Darin beschreibt Kappel seine Erfahrungen während des Einsatzes in Winnenden. Heute vor elf Jahren, am 11. März 2009, erschießt der damals 17-jährige Tim K. 15 Menschen. Der Amoklauf zieht sich über mehrere Stunden. Am Ende richtet sich Tim K. selbst.

 

Etwa 600 Polizisten sind im Einsatz. Einer von ihnen ist Kappel. Der Tag hinterlässt tiefe Spuren. So tief, dass er seinen Dienst 2014 aufgibt. Mediziner diagnostizieren bei ihm Posttraumatische Belastungsstörungen.

An jenem März-Tag steht Kappel wie viele seiner Polizei-Kollegen über Stunden extrem unter Stress. "Ich habe mich in Todesgefahr begeben. Wenn ich ihn getroffen hätte, wäre klar gewesen, dass einer von uns beiden getötet wird", sagt Kappel vorab im Gespräch mit dieser Zeitung.

Die Angst. die Anspannung, die toten Kinder - Kappel kann nicht vergessen. In seiner Ehe kommt es immer wieder zu Konflikten mit seiner Frau. "Ich war in mich gekehrt. Nach Winnenden war ich nicht mehr der, der ich vorher war."

Mediziner erstellen Gutachten

Drei Jahre später kommt es zum Bruch mit seinem Dienstherren. In einem Interview mit dem Nachrichtenmagazin "Der Spiegel" spricht Kappel über seine Belastungsstörung. "Seitens meiner Vorgesetzten hieß es, dass dies zu viel des Guten gewesen sei und ich meine Kompetenzen überschritten hätte." Gerichtsverhandlungen, medizinische Gutachten und Gespräche mit Psychologen folgen. "Ich war hochgradig suizidgefährdet." 2014 dann das Ende bei der Polizei.

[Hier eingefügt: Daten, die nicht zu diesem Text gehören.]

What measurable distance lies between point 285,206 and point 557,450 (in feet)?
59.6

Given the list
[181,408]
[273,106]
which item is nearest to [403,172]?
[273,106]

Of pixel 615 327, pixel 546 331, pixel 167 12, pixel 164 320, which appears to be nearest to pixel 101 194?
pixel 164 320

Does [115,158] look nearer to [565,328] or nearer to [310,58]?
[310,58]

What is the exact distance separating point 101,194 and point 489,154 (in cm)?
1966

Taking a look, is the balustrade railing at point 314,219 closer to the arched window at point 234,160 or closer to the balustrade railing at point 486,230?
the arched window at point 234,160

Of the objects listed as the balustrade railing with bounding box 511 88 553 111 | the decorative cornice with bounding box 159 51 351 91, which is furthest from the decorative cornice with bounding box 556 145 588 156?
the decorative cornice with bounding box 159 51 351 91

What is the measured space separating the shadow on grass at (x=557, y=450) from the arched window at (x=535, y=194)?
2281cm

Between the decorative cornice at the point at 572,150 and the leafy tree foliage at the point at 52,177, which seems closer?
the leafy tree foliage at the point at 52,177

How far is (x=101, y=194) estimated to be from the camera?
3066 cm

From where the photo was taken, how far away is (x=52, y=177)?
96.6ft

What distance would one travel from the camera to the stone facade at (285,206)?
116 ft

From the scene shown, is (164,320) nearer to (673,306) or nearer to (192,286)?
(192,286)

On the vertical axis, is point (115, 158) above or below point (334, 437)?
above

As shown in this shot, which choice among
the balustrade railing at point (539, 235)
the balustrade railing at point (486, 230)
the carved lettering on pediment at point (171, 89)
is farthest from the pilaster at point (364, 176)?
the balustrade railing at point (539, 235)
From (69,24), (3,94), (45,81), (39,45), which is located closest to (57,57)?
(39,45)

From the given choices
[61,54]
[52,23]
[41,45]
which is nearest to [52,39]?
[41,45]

Das Buch, das betont Kappel, sei keine Abrechnung mit der Polizei. "Ich möchte meinen Kolleginnen und Kollegen zeigen, dass es sich lohnt, für seine Rechte zu kämpfen." Er möchte den Menschen Mut machen, das eigene Schicksal anzunehmen. Das muss auch Kappel. 2015 diagnostizieren Ärzte bei ihm eine Krebserkrankung.

Buch

Zusammen mit der Journalistin Caroline Wenzel hat Ernst Kappel (rechts) ein Buch geschrieben.
Zusammen mit der Journalistin Caroline Wenzel hat Ernst Kappel (rechts) ein Buch geschrieben.  Foto: privat

Das Buch "System Polizei - Der Kommissar und der Amoklauf von Winnenden" von Ernst Kappel und Caroline Wenzel erscheint im Verlag Klöpfer, Narr, hat 333 Seiten und kostet 25 Euro.